View a comparison of plans and consider the details to choose a plan that fits your needs.

Watson Machine Learning plans

Watson Machine Learning plans govern how you are billed for models you train and deploy with Watson Machine Learning and for prompts you use with foundation models. Choose a plan based on your needs:

  • Lite is a free plan with limited capacity. Choose this plan if you are evaluating Watson Machine Learning and want to try out the capabilities. The Lite plan does not support running a foundation model tuning experiment on watsonx.
  • Essentials is a pay-as-you-go plan that gives you the flexibility to build, deploy, and manage models to match your needs.
  • Standard is a high-capacity enterprise plan that is designed to support all of an organization's machine learning needs. Capacity unit hours are provided at a flat rate, while resource unit consumption is pay-as-you-go.

For plan details and pricing, see IBM Cloud Machine Learning.

Capacity Unit Hours (CUH), tokens, and Resource Units (RU)

For metering and billing purposes, machine learning models and deployments or foundation models are measured with these units:

  • Capacity Unit Hours (CUH) measure compute resource consumption per unit hour for usage and billing purposes. CUH measures all Watson Machine Learning activity except for Foundation Model inferencing.

  • Resource Units (RU) measure foundation model inferencing consumption. Inferencing is the process of calling the foundation model to generate output in response to a prompt. Each RU equals 1,000 tokens. A token is a basic unit of text (typically 4 characters or 0.75 words) used in the input or output for a foundation model prompt. Choose a plan that corresponds to your usage requirements.

  • A rate limit monitors and restricts the number of inferencing requests per second processed for foundation models for a given Watson Machine Learning plan instance. The rate limit is higher for paid plans than for the free Lite plan.

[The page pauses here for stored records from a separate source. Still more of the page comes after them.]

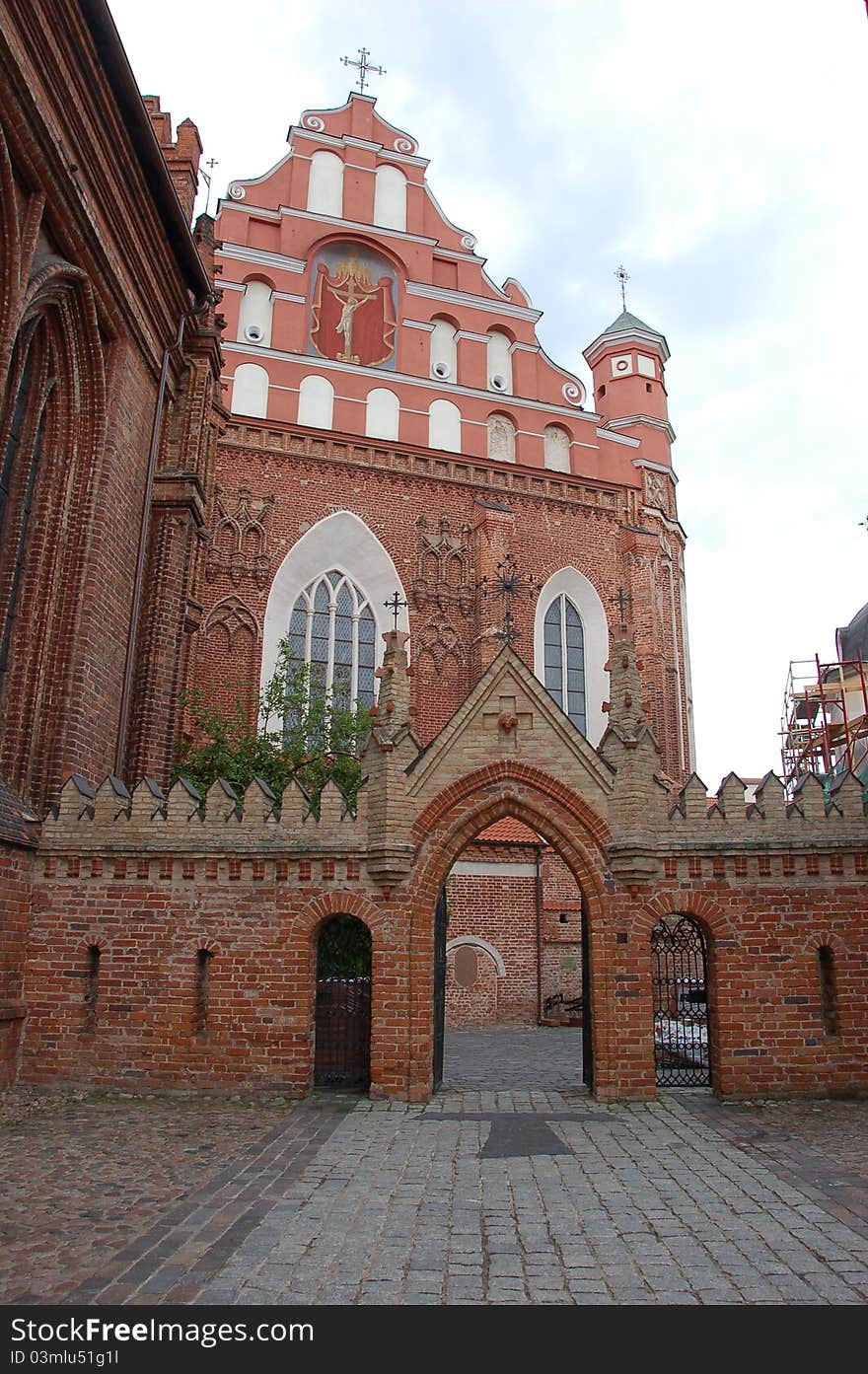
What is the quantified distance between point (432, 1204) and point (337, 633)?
1700 centimetres

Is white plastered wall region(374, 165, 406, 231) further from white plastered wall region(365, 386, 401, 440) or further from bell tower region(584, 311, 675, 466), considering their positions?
bell tower region(584, 311, 675, 466)

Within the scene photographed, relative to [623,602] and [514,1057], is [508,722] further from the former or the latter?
[623,602]

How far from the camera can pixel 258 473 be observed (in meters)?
22.0

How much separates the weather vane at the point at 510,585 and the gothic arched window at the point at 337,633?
9.57ft

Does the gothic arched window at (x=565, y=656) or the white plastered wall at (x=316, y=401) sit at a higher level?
the white plastered wall at (x=316, y=401)

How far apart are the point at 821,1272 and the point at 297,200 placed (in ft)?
87.6

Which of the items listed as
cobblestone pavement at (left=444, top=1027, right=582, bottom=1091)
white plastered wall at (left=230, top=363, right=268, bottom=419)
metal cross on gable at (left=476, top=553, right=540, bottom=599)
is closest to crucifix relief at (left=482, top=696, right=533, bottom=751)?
cobblestone pavement at (left=444, top=1027, right=582, bottom=1091)

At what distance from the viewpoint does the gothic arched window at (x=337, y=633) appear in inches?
867

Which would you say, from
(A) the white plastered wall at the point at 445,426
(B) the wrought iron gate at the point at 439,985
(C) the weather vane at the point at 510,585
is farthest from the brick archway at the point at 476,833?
(A) the white plastered wall at the point at 445,426

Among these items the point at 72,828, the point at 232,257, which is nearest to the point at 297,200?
the point at 232,257

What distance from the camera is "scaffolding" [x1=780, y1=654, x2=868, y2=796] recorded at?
24375 millimetres

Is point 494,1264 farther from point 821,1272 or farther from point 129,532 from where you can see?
point 129,532

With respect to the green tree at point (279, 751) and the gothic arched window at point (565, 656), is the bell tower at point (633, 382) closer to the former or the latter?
the gothic arched window at point (565, 656)

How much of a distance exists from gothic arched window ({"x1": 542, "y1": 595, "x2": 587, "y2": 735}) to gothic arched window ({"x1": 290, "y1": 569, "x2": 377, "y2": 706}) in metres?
4.42
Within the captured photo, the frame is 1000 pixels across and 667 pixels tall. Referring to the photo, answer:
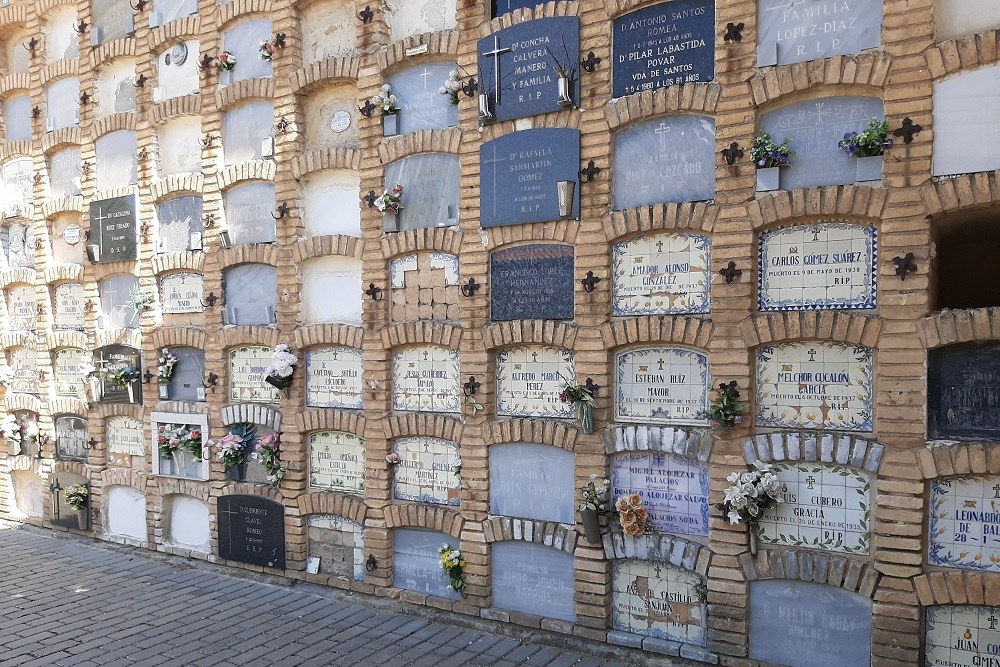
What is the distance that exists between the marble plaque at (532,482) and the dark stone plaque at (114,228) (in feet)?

Watson Machine Learning plan details

The Lite plan provides enough free resources for you to evaluate the capabilities of watsonx.ai. You can then choose a paid plan that matches the needs of your organization, based on plan features and capacity.

Table 1. Plan details
Plan features Lite Essentials Standard
Machine Learning usage in CUH 20 CUH per month CUH billing based on CUH rate multiplied by hours of consumption 2500 CUH per month
Foundation model inferencing in tokens or Resource Units (RU) 50,000 tokens per month Billed for usage (1000 tokens = 1 RU) Billed for usage (1000 tokens = 1 RU)
Max parallel Decision Optimization batch jobs per deployment 2 5 100
Deployment jobs retained per space 100 1000 3000
Deployment time to idle 1 day 3 days 3 days
HIPAA support NA NA Dallas region only
Must be enabled in your IBM Cloud account
Rate limit per plan ID 2 inference requests per second 8 inference requests per second 8 inference requests per second

Note: If you upgrade from Essentials to Standard, you cannot revert to an Essentials plan. You must create a new plan.

For all plans:

  • Foundational Model inferencing Resource Units (RU) can be used for Prompt Lab inferencing, including input and output. That is, the prompt you enter for input is counted in addition to the generated output. (watsonx only)
  • Foundation model inferencing is available only for the Dallas, Frankfurt, and Tokyo data centers. (watsonx only)
  • Foundation model tuning in the Tuning Studio is available only for the Dallas, Frankfurt, and Tokyo data centers. (watsonx only)
  • Three model classes determine the RU rate. The price per RU differs according to model class. (watsonx only)
  • Capacity-unit-hour (CUH) rate consumption for training is based on training tool, hardware specification, and runtime environment.
  • Capacity-unit-hour (CUH) rate consumption for deployment is based on deployment type, hardware specification, and software specification.
  • Watson Machine Learning places limits on the number of deployment jobs retained for each single deployment space. If you exceed your limit, you cannot create new deployment jobs until you delete existing jobs or upgrade your plan. By default, jobs metadata will be auto-delete after 30 days. You can override this value when creating a job. See Managing jobs.
  • Time to idle refers to the amount of time to consider a deployment active between scoring requests. If a deployment does not receive scoring requests for a given duration, it is treated as inactive, or idle, and billing stops for all frameworks other than SPSS.
  • A plan allows for at least the stated rate limit, and the actual rate limit can be higher than the stated limit. For example, the Lite plan might process more than 2 requests per second without issuing an error. If you have a paid plan and believe you are reaching the rate limit in error, contact IBM Support for assistance.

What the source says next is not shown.